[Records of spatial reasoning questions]

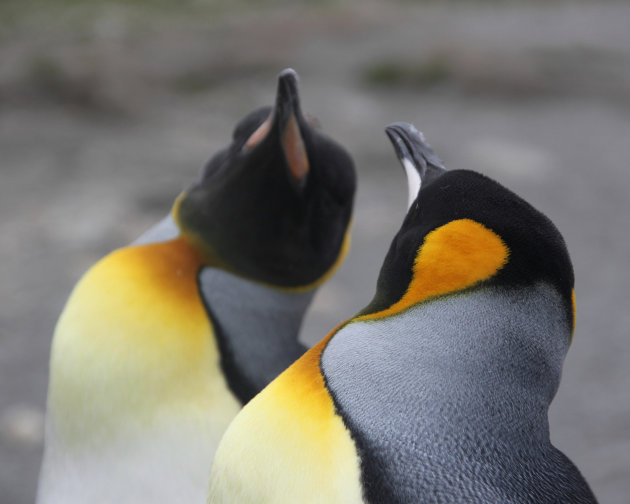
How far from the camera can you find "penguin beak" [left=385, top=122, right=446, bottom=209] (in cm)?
106

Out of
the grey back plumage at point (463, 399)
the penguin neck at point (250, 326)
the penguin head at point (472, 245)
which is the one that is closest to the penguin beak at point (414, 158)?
the penguin head at point (472, 245)

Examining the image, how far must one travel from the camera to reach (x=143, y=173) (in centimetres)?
438

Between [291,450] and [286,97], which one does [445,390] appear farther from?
[286,97]

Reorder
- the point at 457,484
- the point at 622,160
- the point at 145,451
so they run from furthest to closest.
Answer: the point at 622,160 → the point at 145,451 → the point at 457,484

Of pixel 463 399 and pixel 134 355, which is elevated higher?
pixel 463 399

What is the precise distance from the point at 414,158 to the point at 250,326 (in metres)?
0.49

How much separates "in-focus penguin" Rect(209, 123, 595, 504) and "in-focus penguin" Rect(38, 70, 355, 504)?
39 centimetres

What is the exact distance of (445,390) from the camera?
0.88 meters

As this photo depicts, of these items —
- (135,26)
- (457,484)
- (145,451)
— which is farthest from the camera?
(135,26)

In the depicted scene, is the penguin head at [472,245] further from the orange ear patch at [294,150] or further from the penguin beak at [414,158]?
the orange ear patch at [294,150]

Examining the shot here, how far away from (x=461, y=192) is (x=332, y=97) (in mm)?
4787

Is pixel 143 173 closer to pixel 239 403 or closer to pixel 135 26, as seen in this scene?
pixel 135 26

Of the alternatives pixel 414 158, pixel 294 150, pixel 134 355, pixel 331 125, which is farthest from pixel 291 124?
pixel 331 125

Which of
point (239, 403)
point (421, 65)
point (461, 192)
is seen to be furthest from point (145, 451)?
point (421, 65)
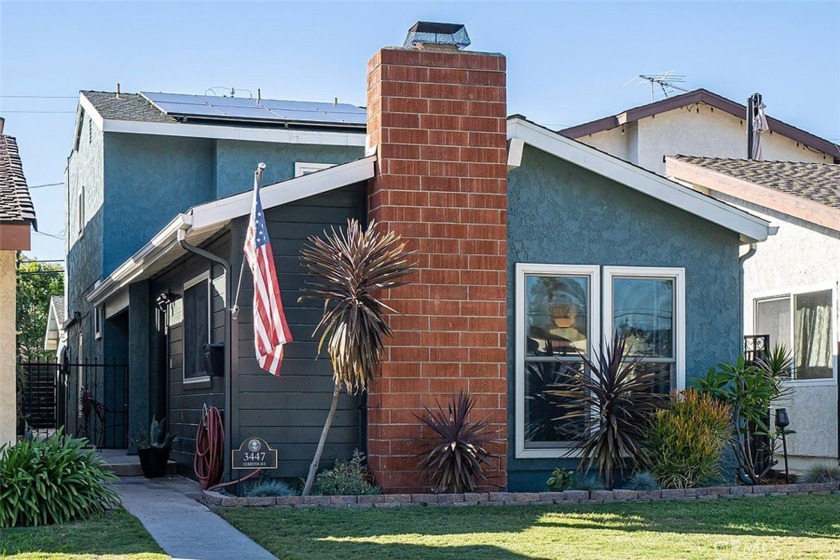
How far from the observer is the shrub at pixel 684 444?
38.8 feet

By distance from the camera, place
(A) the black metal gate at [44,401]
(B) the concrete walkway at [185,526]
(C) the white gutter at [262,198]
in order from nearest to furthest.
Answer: (B) the concrete walkway at [185,526] < (C) the white gutter at [262,198] < (A) the black metal gate at [44,401]

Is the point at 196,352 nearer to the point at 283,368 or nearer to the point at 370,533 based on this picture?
the point at 283,368

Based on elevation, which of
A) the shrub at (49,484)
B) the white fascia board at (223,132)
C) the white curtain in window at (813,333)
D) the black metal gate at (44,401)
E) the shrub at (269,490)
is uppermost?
the white fascia board at (223,132)

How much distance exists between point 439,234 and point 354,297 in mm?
1301

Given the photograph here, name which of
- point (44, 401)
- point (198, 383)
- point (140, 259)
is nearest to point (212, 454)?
point (198, 383)

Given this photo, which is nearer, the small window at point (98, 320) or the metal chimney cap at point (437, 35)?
the metal chimney cap at point (437, 35)

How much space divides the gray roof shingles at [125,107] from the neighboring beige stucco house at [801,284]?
922 centimetres

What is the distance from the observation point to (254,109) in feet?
65.9

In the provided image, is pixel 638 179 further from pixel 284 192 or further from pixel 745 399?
pixel 284 192

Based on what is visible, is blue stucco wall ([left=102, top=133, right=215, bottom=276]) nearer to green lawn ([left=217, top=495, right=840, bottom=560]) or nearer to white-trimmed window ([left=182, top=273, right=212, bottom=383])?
white-trimmed window ([left=182, top=273, right=212, bottom=383])

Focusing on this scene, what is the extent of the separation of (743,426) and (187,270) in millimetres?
7012

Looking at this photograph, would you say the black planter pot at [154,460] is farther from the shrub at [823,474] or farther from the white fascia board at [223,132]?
the shrub at [823,474]

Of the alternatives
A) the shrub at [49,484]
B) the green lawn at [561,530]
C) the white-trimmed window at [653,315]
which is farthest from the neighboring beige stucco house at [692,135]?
the shrub at [49,484]

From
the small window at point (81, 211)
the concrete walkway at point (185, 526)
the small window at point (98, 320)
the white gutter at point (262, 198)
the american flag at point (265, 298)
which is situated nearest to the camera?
the concrete walkway at point (185, 526)
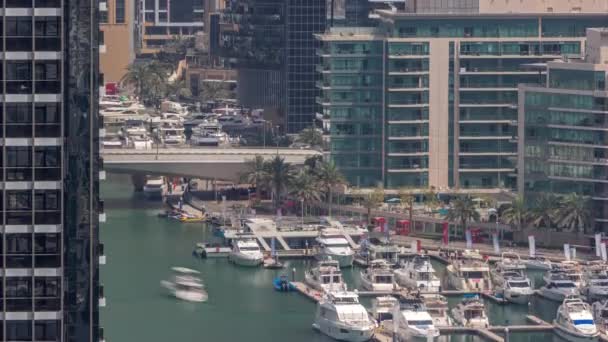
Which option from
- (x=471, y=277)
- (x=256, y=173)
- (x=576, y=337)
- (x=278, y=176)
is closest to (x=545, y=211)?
(x=471, y=277)

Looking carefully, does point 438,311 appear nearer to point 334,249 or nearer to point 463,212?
point 334,249

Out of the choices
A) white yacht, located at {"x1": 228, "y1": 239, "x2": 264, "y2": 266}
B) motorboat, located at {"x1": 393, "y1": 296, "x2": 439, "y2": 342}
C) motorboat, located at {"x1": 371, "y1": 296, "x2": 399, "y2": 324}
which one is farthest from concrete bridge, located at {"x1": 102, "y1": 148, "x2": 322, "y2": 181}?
motorboat, located at {"x1": 393, "y1": 296, "x2": 439, "y2": 342}

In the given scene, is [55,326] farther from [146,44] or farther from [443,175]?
[146,44]

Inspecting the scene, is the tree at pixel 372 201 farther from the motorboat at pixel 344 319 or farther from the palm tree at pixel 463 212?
the motorboat at pixel 344 319

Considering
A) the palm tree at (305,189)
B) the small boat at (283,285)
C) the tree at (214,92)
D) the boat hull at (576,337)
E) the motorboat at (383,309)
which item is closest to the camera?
the boat hull at (576,337)

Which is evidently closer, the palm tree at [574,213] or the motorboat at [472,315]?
the motorboat at [472,315]

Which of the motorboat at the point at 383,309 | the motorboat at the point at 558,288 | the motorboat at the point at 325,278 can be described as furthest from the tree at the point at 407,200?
the motorboat at the point at 383,309

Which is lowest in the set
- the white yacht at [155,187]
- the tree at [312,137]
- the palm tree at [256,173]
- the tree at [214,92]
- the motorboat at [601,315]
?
the motorboat at [601,315]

What the exercise asks: Please copy the listing above word for word, leaving out the pictures.

Solved problem:
How far from the camera can you find "penguin beak" [left=385, top=122, right=446, bottom=209] (in cm)?
106

Out of
the grey back plumage at point (463, 399)
the penguin neck at point (250, 326)
the penguin head at point (472, 245)
which is the one that is closest to the penguin beak at point (414, 158)?
the penguin head at point (472, 245)

Examining the image, how far must one travel from the camera to reach (x=143, y=173) (in centimetres)?
438

Between [291,450] and [286,97], which one does [445,390] appear farther from?
[286,97]

Reorder
- the point at 457,484
- the point at 622,160
- the point at 145,451
so they run from furthest to closest.
Answer: the point at 622,160 → the point at 145,451 → the point at 457,484

Of pixel 463 399 and pixel 134 355, which is elevated higher?
pixel 463 399

What is the precise distance from the point at 414,158 to the point at 250,326 (in metres)?
0.49

How much separates "in-focus penguin" Rect(209, 123, 595, 504) and "in-focus penguin" Rect(38, 70, 355, 504)?
39 centimetres

What is the exact distance of (445,390) from the camera?
0.88 meters

As this photo depicts, of these items —
- (135,26)
- (457,484)
- (145,451)
— which is farthest from the camera?
(135,26)

In the depicted scene, is the penguin head at [472,245] further from the orange ear patch at [294,150] or further from the penguin beak at [414,158]?
the orange ear patch at [294,150]

Examining the shot here, how far away from (x=461, y=192) is (x=332, y=97) (in mm)?
4787

Is pixel 143 173 closer to pixel 239 403 or closer to pixel 135 26, as seen in this scene?
pixel 135 26

Of the alternatives pixel 414 158, pixel 294 150, pixel 134 355, pixel 331 125, which is farthest from pixel 291 124?
pixel 331 125

Which of
point (239, 403)
point (421, 65)
point (461, 192)
is seen to be furthest from point (145, 451)?
point (421, 65)
How far from the observer is the shrub at pixel 684 444?
38.8 feet

By distance from the camera, place
(A) the black metal gate at [44,401]
(B) the concrete walkway at [185,526]
(C) the white gutter at [262,198]
in order from nearest to furthest.
Answer: (B) the concrete walkway at [185,526] < (C) the white gutter at [262,198] < (A) the black metal gate at [44,401]

Is the point at 196,352 nearer to the point at 283,368 or nearer to the point at 370,533 based on this picture?
the point at 283,368

Based on elevation, which of
A) the shrub at (49,484)
B) the white fascia board at (223,132)
C) the white curtain in window at (813,333)
D) the black metal gate at (44,401)
E) the shrub at (269,490)
is uppermost?
the white fascia board at (223,132)

How much distance exists between point 439,234 and point 354,297 in mm?
1301

Given the photograph here, name which of
- point (44, 401)
- point (198, 383)
- point (140, 259)
is nearest to point (212, 454)?
point (198, 383)

Given this photo, which is nearer, the small window at point (98, 320) or the metal chimney cap at point (437, 35)?
the metal chimney cap at point (437, 35)

How much space divides the gray roof shingles at [125,107] from the neighboring beige stucco house at [801,284]?
922 centimetres

What is the distance from the observation point to (254,109) in feet?
65.9

In the provided image, is pixel 638 179 further from pixel 284 192 or further from pixel 745 399?
pixel 284 192

Based on what is visible, is blue stucco wall ([left=102, top=133, right=215, bottom=276]) nearer to green lawn ([left=217, top=495, right=840, bottom=560]) or nearer to white-trimmed window ([left=182, top=273, right=212, bottom=383])?
white-trimmed window ([left=182, top=273, right=212, bottom=383])

Focusing on this scene, what is the extent of the separation of (743,426) and (187,270) in millimetres?
7012

Looking at this photograph, would you say the black planter pot at [154,460] is farther from the shrub at [823,474] or farther from the white fascia board at [223,132]?
the shrub at [823,474]

Of the alternatives
A) the shrub at [49,484]
B) the green lawn at [561,530]
C) the white-trimmed window at [653,315]
which is farthest from the neighboring beige stucco house at [692,135]?
the shrub at [49,484]

From
the small window at point (81, 211)
the concrete walkway at point (185, 526)
the small window at point (98, 320)
the white gutter at point (262, 198)
the american flag at point (265, 298)
which is situated nearest to the camera?
the concrete walkway at point (185, 526)
Which option from
- (x=471, y=277)
- (x=256, y=173)
- (x=576, y=337)
- (x=278, y=176)
is closest to (x=545, y=211)?
(x=471, y=277)

Looking carefully, does point 438,311 appear nearer to point 334,249 or nearer to point 463,212?
point 334,249

Out of the choices
A) white yacht, located at {"x1": 228, "y1": 239, "x2": 264, "y2": 266}
B) motorboat, located at {"x1": 393, "y1": 296, "x2": 439, "y2": 342}
C) motorboat, located at {"x1": 371, "y1": 296, "x2": 399, "y2": 324}
which one is farthest from concrete bridge, located at {"x1": 102, "y1": 148, "x2": 322, "y2": 181}?
motorboat, located at {"x1": 393, "y1": 296, "x2": 439, "y2": 342}

In the given scene, is [55,326] farther from [146,44] or farther from [443,175]?
[146,44]

Inspecting the scene, is the tree at pixel 372 201 farther from the motorboat at pixel 344 319 or farther from the palm tree at pixel 463 212?
the motorboat at pixel 344 319

Considering
A) the palm tree at (305,189)
B) the small boat at (283,285)
C) the tree at (214,92)
D) the boat hull at (576,337)
E) the motorboat at (383,309)
which item is closest to the camera?
the boat hull at (576,337)

Which is evidently closer, the palm tree at [574,213] or the motorboat at [472,315]?
the motorboat at [472,315]

Which of the motorboat at the point at 383,309 | the motorboat at the point at 558,288 | the motorboat at the point at 325,278 can be described as furthest from the tree at the point at 407,200?
the motorboat at the point at 383,309

Which is lowest in the set
- the white yacht at [155,187]
- the tree at [312,137]
- the palm tree at [256,173]
- the tree at [214,92]
- the motorboat at [601,315]
?
the motorboat at [601,315]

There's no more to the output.